After losing at the district court level, Yeasin appeal to the Tenth Circuit, which upheld the lower court’s dismissal of his claims. The court ratified the administrator’s defense of qualified immunity — a legal doctrine shielding government officials from liability unless the plaintiff proves: 1) the official violated his statutory or constitutional rights, and 2) that right was clearly established at the time of the violation.

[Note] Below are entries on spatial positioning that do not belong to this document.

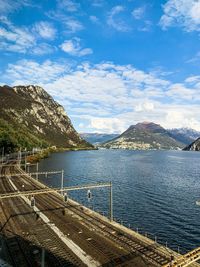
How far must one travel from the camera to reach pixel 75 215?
66.6 meters

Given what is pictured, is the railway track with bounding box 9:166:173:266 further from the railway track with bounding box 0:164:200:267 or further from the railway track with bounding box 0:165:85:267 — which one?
the railway track with bounding box 0:165:85:267

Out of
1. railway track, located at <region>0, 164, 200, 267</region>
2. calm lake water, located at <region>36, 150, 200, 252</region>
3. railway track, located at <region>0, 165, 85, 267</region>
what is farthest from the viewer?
calm lake water, located at <region>36, 150, 200, 252</region>

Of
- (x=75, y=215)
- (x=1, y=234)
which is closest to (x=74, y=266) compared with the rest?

The decision hinged on the second prong, which required the court to determine whether the KU administrator violated clearly established law by expelling Yeasin for his off-campus tweets. The court began by discussing several Supreme Court cases ruling that the First Amendment applies in full force at state universities. Since these decisions involved different circumstances than Yeasin’s case — mostly because they were decided decades before Twitter existed — the court reasoned that the law here is undecided, holding that “[a]t the intersection of university speech and social media, First Amendment doctrine is unsettled.” Thus, the KU administrator was protected by qualified immunity.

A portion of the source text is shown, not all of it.